Re: Integer PCM sample formats to Web Audio API?

2014/1/9 Marcus Geelnard <mage@opera.com>

>  Hi again,
>
> I'm definitely not saying "WONTFIX". Just to be clear, I fully support the
> idea of adding support for creating AudioBuffers from integer sample
> formats.
>
> I might have misunderstood your message. When reading about "triple-A
> games" and "games engine middleware" I started thinking about contemporary
> products, and figured that the best solution would be to use a proper Web
> Audio API back end for such situations, rather than an
> OpenAL/SDL_audio/whatever-on-top-of-WebAudio wrapper.
>

Right. However the problem is that even if I had the ability to rewrite
instead of just 'naively port', there is no 'proper Web Audio API back end'
way for solving this problem. Even if I write my application fully in
native Javascript ground up, I can still not use a 16-bit integer format to
save memory.
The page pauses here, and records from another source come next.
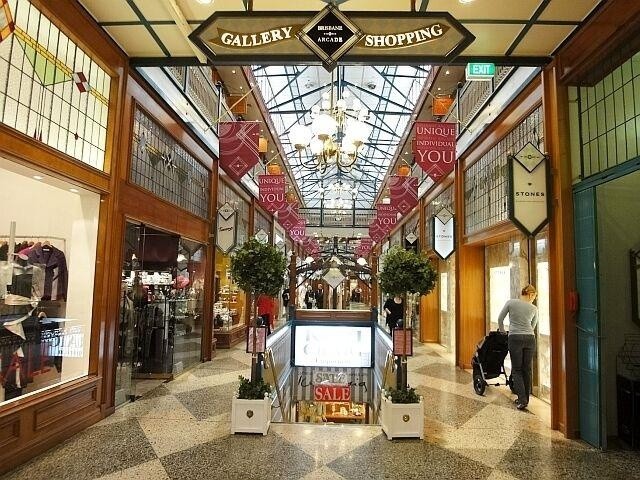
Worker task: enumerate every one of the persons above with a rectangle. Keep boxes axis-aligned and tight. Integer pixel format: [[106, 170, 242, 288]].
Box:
[[258, 291, 273, 336], [383, 293, 404, 336], [282, 282, 364, 322], [496, 284, 539, 410]]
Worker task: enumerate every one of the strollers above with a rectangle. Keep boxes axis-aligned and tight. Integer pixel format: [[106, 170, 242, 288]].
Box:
[[470, 328, 519, 395]]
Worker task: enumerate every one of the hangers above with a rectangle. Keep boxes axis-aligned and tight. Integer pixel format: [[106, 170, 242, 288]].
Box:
[[0, 303, 58, 328], [0, 236, 64, 254]]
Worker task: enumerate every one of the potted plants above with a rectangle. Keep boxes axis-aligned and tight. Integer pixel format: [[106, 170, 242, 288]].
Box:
[[222, 238, 287, 435], [377, 244, 438, 442]]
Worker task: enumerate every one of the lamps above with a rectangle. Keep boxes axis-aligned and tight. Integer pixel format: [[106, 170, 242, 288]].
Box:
[[290, 67, 373, 221]]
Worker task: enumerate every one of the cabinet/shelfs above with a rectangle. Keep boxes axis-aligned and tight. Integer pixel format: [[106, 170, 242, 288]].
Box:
[[118, 268, 176, 378]]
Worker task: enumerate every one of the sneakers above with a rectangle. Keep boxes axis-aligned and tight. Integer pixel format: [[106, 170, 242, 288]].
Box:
[[515, 398, 529, 409]]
For this particular issue, I think linking to the SDL library
carried the discussion away a bit.

If there was an added AudioBuffer-from-int16 array form and the conversion
to float was done under the hood on demand if needed, I would hope the
following features to go along with it:
  - Explicit performance guarantees in the spec for which function calls
and situations will cause an expansion of the int16 array to float32.
  - A way to query whether a given buffer is int16 or float32, to allow
code to assert() that it is getting what it desires. Otherwise debugging
can be a pain if the only way is for the programmer to measure this in
indirect ways via looking at memory consumption in a system process manager.
  - If the support for int16 is specced in to be optionally supportable (I
hope this will not be the case!), a way to ask the implementation if it
does support int16 format.
  - A function call that allows extracting the AudioBuffer data back as an
int16 array.

Weak unspecified performance guarantees with "you'll get the fast path if
stars align" are a sign of a badly designed API (looking at you OpenGL). I
understand if compromises may need to be made in the case when the initial
design was already done and only later it was realized that new features
needed to be added in. In this case, I'd be willing to accept if
strongly-typed AudioBuffers were too difficult to spec in anymore and that
a conversion/lifting could happen on-demand if needed, but I'm not willing
to accept a minimal "use this one newly added function call, and cross your
hands to hope that you will get what you want" patchwork. I don't want to
see a case where everything seems to initially work, and then three months
after you add a seemingly unrelated functionality that does something
"processing-like" (dynamically adjusting volume by distance to audio
receiver, add 3D positional audio source support, etc.) and after that
newly added call you _silently_ start having float32 buffers everywhere,
but only on that certain OS and that certain browser with that single audio
card that nobody else has.

The feature needs to be well-defined enough that it's actually debuggable.
It can't be an "all bets are off" type of thing, but there needs to be a
way to confirm that you are getting what you expect, or if you cannot get
what you expect, you need to be able to have a way to be explicitly aware
of the case. Silent failure is not an option.

Should I go ahead and add a bug about adding int16 support to
https://github.com/WebAudio/web-audio-api/issues ? I understand that is the
tracker used for spec bugs and feature requests?